What the task asks: Without copying any picture, transcribe exactly the lines of the data below from the one containing "family: Sciuridae" through the one containing "United States, site archbold_FL-07.".

Stored data entries
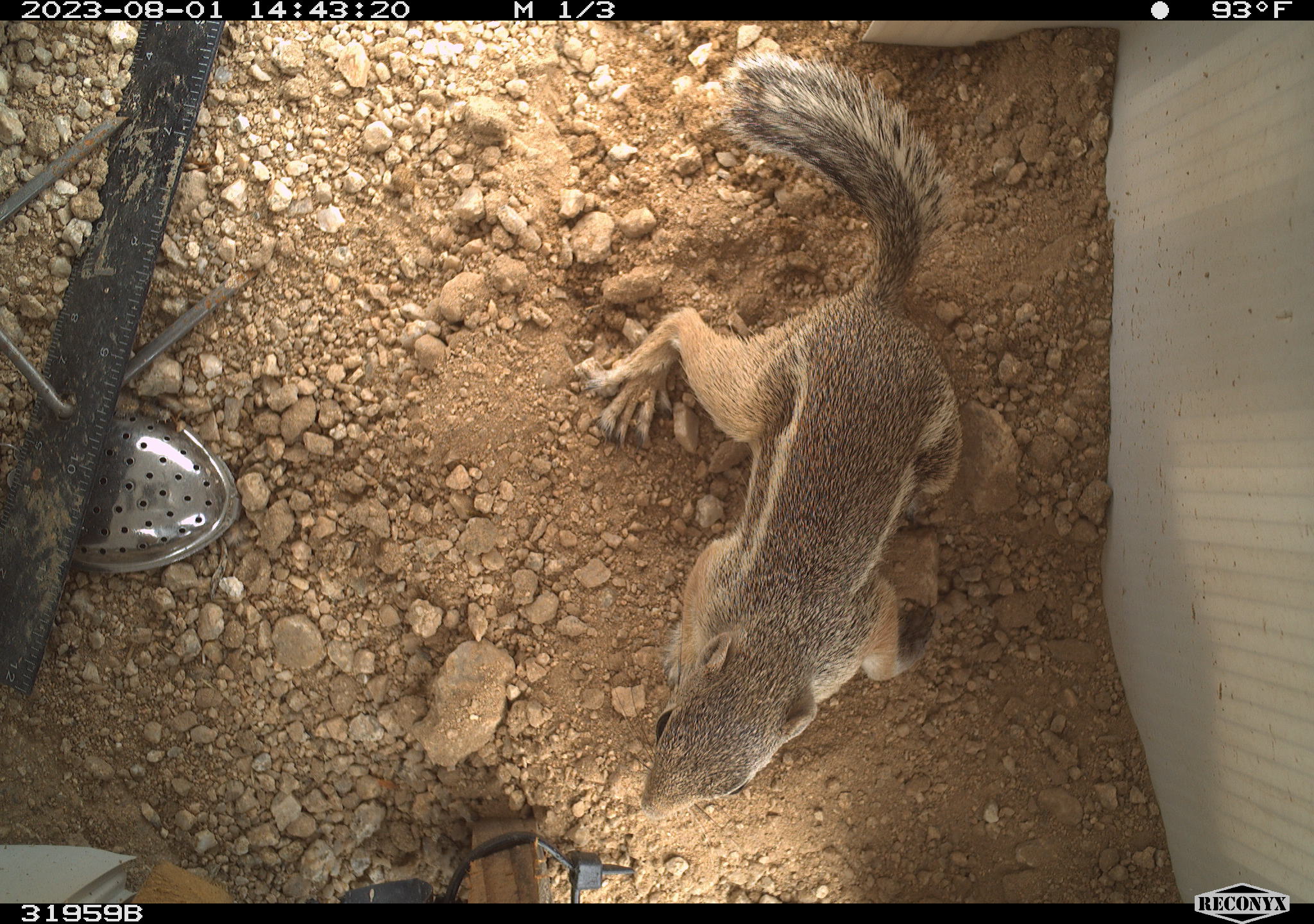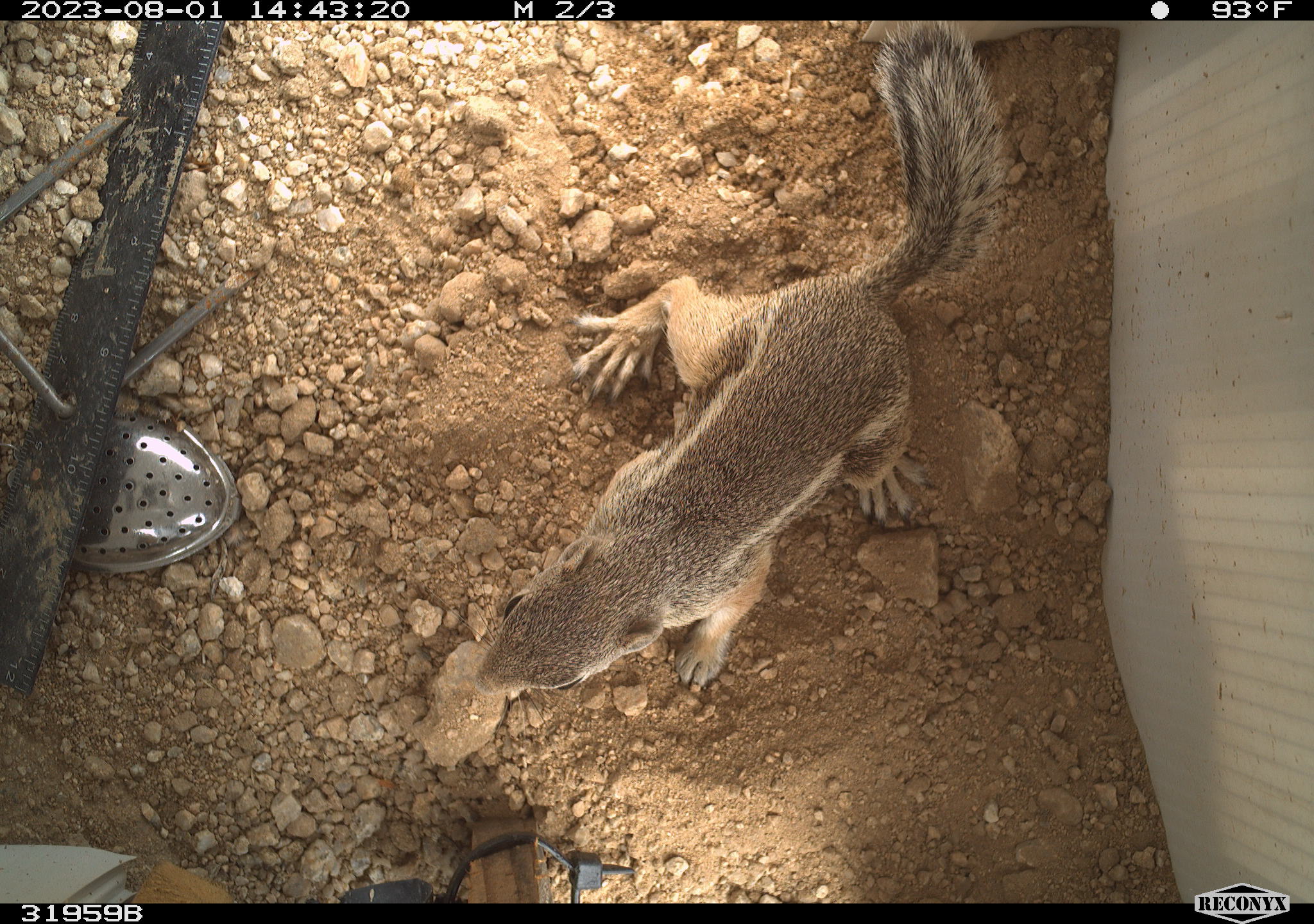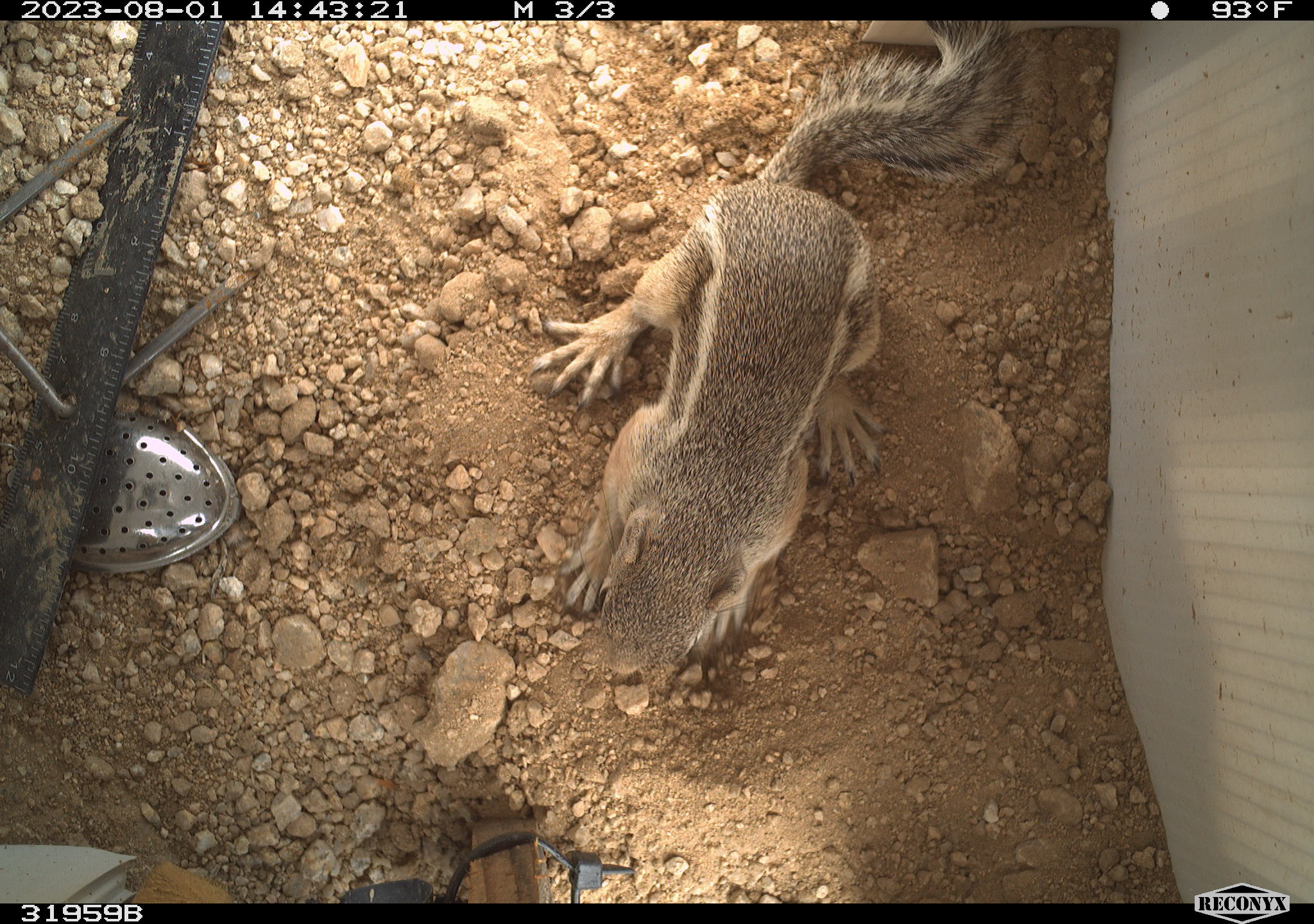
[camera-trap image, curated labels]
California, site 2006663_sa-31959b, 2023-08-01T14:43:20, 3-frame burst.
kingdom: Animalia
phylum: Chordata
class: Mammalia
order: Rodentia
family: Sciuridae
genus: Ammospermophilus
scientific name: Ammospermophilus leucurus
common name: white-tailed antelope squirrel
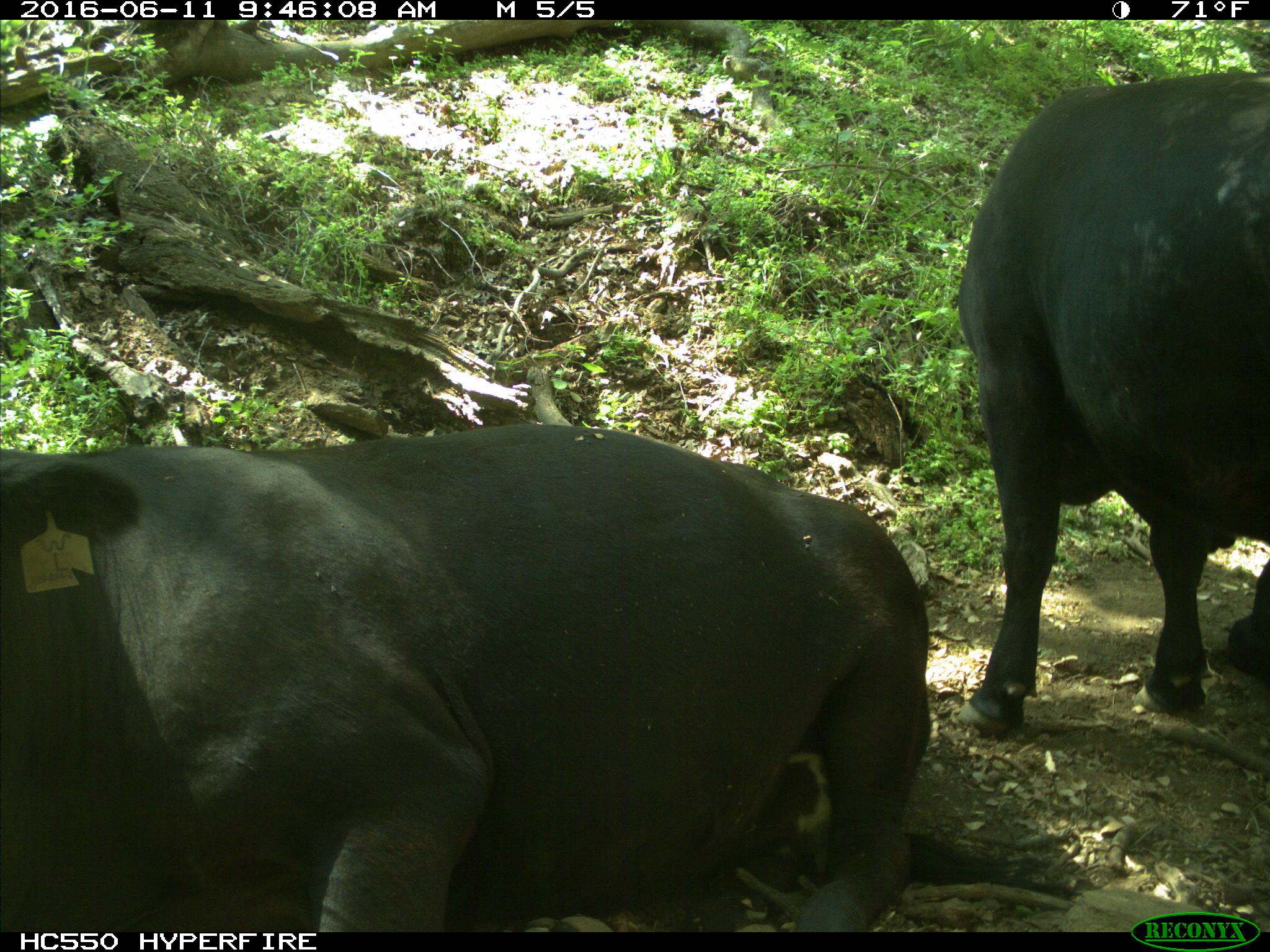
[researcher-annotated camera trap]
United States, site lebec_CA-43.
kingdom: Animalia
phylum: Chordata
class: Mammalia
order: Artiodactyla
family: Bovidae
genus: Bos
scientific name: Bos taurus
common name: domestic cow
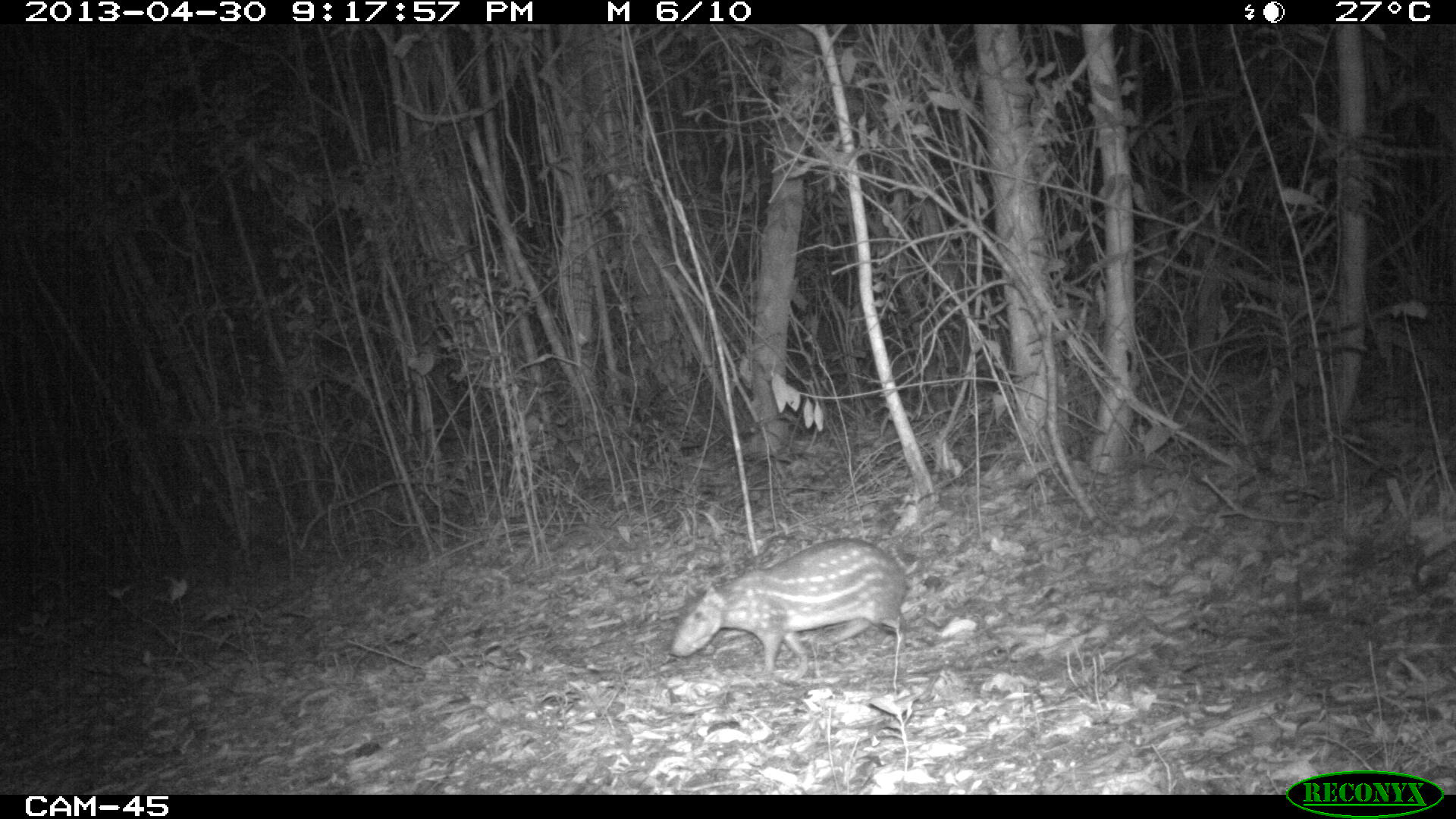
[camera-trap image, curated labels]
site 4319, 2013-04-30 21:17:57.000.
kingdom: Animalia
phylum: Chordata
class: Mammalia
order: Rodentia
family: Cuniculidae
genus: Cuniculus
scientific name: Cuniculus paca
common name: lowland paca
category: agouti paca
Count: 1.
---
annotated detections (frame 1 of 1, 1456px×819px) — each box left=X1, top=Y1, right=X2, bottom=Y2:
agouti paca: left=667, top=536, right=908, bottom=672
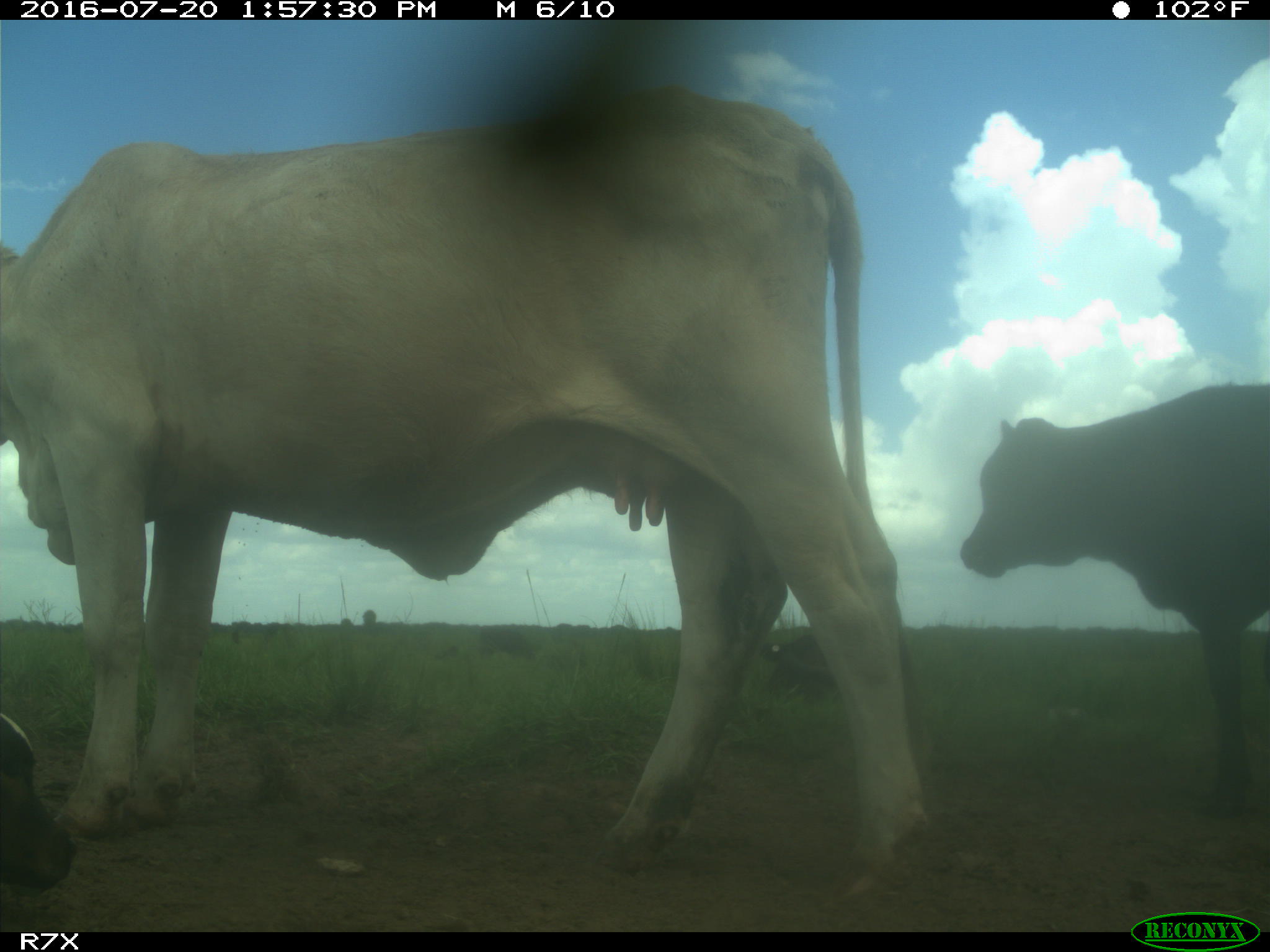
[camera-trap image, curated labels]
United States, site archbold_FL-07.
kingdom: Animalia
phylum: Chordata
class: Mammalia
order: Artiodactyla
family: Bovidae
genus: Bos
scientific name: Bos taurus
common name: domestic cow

Response to the exercise:
family: Sciuridae
genus: Ammospermophilus
scientific name: Ammospermophilus leucurus
common name: white-tailed antelope squirrel
[researcher-annotated camera trap]
United States, site lebec_CA-43.
kingdom: Animalia
phylum: Chordata
class: Mammalia
order: Artiodactyla
family: Bovidae
genus: Bos
scientific name: Bos taurus
common name: domestic cow
[camera-trap image, curated labels]
site 4319, 2013-04-30 21:17:57.000.
kingdom: Animalia
phylum: Chordata
class: Mammalia
order: Rodentia
family: Cuniculidae
genus: Cuniculus
scientific name: Cuniculus paca
common name: lowland paca
category: agouti paca
Count: 1.
---
annotated detections (frame 1 of 1, 1456px×819px) — each box left=X1, top=Y1, right=X2, bottom=Y2:
agouti paca: left=667, top=536, right=908, bottom=672
[camera-trap image, curated labels]
United States, site archbold_FL-07.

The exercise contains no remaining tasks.